The production statistics compiled by the Chamber of Mines were obtained from the gold mining companies listed on the Johannesburg Stock Exchange, and who were members of the Chamber. As far as the author knows, no industry before or since has produced such transparent, accurate, and comprehensive reports as did the gold mining companies of the Witwatersrand. Quarterly reports, or gold quarterlies as they became known, were published in the morning edition broadsheet-format Rand Daily Mail, the Business Day after the dissolution of the Rand Daily Mail, the Saturday Star, and the tabloid-format Citizen in the days following the end of each quarter (31 March, 30 June, 30 September, and 31 December). The reports appeared in tranches, as they were published by the different mining houses that administered the individual gold mines (see Handley, 2004 pp. 51-92 for a history of the development of the gold mines and mining houses on the Witwatersrand). For example, Gold Fields of South Africa Limited would publish the quarterly reports for its seven producing gold mines (West Driefontein, East Driefontein, Doornfontein, Venterspost, Libanon, Kloof, and Deelkraal) on a pre-arranged day in the morning daily newspapers named above.

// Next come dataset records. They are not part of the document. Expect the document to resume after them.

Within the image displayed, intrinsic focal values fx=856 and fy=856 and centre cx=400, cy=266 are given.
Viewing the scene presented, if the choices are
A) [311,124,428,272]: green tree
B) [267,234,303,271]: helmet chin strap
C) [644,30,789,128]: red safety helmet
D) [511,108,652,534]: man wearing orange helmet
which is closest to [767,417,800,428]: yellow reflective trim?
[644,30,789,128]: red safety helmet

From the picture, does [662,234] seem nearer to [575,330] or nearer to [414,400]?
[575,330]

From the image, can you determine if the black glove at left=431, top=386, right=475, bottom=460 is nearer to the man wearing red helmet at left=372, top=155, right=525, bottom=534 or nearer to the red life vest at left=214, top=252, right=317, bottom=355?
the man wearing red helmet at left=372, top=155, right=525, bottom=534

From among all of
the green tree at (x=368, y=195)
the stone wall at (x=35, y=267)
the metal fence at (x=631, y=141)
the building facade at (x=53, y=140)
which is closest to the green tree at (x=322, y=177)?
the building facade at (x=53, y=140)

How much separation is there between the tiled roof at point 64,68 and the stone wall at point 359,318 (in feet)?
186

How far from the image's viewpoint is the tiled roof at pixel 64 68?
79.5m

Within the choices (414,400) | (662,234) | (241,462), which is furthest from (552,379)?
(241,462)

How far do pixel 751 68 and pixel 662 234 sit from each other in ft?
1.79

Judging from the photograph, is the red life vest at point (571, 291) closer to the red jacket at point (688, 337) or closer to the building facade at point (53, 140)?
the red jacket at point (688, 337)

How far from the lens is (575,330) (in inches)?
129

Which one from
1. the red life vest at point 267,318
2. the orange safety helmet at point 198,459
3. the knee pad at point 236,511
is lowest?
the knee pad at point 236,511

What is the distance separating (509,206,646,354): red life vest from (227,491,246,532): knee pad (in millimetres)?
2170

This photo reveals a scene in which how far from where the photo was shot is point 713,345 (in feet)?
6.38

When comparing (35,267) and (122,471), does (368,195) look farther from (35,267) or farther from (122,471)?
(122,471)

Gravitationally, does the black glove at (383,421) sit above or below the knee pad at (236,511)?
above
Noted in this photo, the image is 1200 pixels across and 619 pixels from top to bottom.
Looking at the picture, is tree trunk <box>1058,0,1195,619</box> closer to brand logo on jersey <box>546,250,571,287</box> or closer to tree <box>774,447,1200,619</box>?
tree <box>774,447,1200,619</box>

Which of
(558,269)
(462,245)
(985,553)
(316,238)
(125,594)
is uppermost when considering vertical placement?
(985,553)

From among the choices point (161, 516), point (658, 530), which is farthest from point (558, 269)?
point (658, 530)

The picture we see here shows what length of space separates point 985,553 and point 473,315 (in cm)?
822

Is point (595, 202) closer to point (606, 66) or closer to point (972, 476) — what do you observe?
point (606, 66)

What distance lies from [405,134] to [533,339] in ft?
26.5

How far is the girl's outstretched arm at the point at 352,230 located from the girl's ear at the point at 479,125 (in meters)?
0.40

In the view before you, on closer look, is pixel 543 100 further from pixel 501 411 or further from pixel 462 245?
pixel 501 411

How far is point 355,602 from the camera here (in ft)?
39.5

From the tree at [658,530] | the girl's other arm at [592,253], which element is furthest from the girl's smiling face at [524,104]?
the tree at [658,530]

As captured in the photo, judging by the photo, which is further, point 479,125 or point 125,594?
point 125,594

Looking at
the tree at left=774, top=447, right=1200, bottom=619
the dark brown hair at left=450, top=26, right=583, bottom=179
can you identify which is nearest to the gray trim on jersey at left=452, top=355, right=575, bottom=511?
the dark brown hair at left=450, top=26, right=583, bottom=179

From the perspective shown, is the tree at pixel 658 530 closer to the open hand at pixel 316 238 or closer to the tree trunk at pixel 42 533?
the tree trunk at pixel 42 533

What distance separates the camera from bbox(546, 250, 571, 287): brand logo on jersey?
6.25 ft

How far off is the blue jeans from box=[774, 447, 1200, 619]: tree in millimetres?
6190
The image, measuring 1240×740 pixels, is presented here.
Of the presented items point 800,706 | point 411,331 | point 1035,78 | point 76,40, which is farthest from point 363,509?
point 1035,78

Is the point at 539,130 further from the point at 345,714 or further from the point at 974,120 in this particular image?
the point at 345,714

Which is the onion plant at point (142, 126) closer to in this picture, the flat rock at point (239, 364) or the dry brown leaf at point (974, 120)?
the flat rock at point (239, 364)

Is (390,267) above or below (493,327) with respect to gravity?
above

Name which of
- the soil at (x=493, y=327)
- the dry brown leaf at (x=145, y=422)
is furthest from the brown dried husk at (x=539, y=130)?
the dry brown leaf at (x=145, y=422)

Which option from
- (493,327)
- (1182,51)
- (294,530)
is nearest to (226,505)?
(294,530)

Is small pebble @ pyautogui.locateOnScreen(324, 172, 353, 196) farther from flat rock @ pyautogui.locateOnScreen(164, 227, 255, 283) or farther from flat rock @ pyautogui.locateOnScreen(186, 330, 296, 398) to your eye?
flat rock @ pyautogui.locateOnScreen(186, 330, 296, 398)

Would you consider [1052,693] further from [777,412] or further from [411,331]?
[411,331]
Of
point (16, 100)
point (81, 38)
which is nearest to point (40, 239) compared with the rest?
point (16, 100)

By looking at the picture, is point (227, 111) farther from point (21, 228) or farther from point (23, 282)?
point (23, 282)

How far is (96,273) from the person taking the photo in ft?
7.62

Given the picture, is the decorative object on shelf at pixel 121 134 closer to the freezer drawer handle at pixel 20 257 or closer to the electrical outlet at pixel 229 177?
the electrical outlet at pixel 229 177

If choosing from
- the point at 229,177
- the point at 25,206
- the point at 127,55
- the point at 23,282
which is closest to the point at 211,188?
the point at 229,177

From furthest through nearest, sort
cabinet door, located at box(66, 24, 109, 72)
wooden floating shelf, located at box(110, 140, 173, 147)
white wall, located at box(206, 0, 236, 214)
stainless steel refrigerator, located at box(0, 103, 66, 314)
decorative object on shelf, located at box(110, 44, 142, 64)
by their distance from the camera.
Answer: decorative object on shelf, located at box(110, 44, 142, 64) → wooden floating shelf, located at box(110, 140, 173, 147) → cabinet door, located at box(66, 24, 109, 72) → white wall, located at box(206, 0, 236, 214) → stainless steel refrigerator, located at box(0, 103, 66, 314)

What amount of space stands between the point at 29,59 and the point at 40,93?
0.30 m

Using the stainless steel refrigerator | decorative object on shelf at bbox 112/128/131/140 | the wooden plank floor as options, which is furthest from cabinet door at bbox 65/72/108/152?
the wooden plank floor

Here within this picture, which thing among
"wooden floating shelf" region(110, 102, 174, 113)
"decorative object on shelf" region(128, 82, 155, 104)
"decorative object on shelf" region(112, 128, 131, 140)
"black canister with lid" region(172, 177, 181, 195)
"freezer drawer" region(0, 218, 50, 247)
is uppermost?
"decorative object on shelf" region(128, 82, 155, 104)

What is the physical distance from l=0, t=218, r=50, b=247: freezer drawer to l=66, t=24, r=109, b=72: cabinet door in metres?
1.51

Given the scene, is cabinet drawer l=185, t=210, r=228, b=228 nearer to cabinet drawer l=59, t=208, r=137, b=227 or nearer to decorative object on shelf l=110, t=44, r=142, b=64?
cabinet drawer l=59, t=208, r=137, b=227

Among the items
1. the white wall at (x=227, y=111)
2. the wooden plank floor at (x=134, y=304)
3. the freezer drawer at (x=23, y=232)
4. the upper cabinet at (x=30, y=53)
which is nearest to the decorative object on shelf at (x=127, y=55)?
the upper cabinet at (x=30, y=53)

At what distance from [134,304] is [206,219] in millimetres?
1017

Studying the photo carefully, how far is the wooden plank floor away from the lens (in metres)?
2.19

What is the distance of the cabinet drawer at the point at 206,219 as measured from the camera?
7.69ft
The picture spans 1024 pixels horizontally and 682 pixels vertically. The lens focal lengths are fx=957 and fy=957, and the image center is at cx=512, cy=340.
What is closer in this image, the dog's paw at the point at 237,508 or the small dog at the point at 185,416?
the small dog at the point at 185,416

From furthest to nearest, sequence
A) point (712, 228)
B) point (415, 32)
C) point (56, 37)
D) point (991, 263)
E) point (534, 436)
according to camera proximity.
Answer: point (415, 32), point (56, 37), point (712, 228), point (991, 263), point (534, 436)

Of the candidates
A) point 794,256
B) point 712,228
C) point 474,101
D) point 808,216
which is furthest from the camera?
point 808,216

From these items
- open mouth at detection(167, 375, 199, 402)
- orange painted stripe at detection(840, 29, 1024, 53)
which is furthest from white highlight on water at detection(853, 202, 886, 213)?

The other mining houses, namely Anglo American Corporation of South Africa Limited, Union Corporation Limited, Johannesburg Consolidated Investment Company Limited, Rand Mines Limited, General Mining and Finance Corporation Limited, and Anglo Transvaal Limited would all do the same on pre-appointed, but different days in the same dailies. As far as the author can recall, the Saturday Star published summaries of the gold quarterlies, while the weekday evening newspaper, The Star did not publish any gold quarterlies.

The gold quarterlies usually appeared in tabular form for each mine, reporting at least the following (this list is not complete):

> Area mined in square metres

> Average stope width

> Number of tons of ore that had been milled in the quarter

> Amount of gold produced

> Gold yield in g/t

> Cost per ton milled

> Average gold price received for the quarter

> Gold and other revenue generated per ton milled

> Profit/loss for the quarter for the mine, and taxation according to the lease area formula

> Ore reserves and measured grade of reserves

> Dividends declared (if there was a dividend for shareholders)

> Capital expenditure, and a description of where capital had been spent during the quarter, and where it was planned for the following quarter

> Comment on the gold market and factors affecting it, and the outlook for the coming quarter.

These reports were not trivial; the tranche of quarterly reports from one mining house would occupy up to a complete spread in the broadsheet newspapers and possibly more in the Citizen.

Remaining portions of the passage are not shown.